Nothing but the lines from the start of the entries through the line containing "The Water Project: Gimariani" should appear in the answer, each given exactly.

[[ PROVIDED MATERIAL open ]]

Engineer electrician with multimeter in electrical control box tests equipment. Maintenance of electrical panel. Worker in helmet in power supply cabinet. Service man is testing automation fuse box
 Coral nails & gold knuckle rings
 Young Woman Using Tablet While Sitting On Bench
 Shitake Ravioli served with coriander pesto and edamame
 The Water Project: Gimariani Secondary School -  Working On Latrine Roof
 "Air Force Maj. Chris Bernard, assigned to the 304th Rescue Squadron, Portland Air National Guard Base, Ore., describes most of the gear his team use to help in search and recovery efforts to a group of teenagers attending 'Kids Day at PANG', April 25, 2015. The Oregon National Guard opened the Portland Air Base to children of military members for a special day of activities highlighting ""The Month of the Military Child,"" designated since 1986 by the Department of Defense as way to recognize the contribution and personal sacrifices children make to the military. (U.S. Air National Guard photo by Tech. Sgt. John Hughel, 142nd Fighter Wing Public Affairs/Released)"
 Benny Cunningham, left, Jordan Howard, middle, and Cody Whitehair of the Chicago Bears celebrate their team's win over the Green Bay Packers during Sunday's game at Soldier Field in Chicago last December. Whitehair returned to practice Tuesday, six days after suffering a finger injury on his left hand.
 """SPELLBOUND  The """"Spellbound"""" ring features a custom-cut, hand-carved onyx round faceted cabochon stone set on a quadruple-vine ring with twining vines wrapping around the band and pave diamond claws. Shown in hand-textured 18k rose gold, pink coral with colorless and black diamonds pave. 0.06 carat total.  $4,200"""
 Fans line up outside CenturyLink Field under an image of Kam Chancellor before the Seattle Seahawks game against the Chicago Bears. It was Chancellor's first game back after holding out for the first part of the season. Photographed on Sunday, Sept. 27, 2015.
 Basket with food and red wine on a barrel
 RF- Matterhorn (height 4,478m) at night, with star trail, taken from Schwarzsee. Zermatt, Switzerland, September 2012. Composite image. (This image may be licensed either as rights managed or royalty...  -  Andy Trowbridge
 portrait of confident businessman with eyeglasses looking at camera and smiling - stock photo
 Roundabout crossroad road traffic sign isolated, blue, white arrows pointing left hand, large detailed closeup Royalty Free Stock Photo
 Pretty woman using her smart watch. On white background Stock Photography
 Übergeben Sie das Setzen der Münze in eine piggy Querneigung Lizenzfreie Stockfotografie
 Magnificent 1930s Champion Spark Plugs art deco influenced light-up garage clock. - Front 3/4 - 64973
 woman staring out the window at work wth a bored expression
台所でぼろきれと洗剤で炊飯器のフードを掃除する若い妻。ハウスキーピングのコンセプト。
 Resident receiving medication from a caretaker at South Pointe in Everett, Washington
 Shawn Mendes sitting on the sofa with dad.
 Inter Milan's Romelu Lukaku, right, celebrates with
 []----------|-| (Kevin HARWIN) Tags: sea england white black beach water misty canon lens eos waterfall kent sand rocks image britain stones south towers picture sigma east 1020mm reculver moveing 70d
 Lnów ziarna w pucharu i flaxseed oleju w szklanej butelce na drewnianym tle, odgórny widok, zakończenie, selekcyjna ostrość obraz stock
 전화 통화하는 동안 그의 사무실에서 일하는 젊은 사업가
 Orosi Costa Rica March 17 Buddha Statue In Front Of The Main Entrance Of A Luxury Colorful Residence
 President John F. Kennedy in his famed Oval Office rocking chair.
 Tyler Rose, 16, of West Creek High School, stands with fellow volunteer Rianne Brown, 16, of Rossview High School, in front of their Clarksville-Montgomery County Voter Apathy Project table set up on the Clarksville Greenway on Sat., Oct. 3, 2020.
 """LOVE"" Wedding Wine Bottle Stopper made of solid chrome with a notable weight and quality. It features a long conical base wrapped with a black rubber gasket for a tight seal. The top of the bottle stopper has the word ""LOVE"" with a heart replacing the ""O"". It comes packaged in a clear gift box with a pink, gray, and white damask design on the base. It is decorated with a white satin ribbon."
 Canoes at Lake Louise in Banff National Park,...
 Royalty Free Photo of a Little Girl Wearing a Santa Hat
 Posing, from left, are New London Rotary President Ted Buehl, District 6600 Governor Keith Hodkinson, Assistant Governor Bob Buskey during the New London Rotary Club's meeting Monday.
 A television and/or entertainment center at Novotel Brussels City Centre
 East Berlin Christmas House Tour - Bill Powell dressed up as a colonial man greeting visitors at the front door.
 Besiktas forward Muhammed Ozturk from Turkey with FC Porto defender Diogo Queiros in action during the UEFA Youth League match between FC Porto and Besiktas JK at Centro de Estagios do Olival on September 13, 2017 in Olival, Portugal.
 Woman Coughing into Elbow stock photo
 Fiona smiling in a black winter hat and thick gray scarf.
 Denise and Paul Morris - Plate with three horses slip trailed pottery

[[ PROVIDED MATERIAL closed ]]

WRITTEN REPLY:
Engineer electrician with multimeter in electrical control box tests equipment. Maintenance of electrical panel. Worker in helmet in power supply cabinet. Service man is testing automation fuse box
 Coral nails & gold knuckle rings
 Young Woman Using Tablet While Sitting On Bench
 Shitake Ravioli served with coriander pesto and edamame
 The Water Project: Gimariani Secondary School -  Working On Latrine Roof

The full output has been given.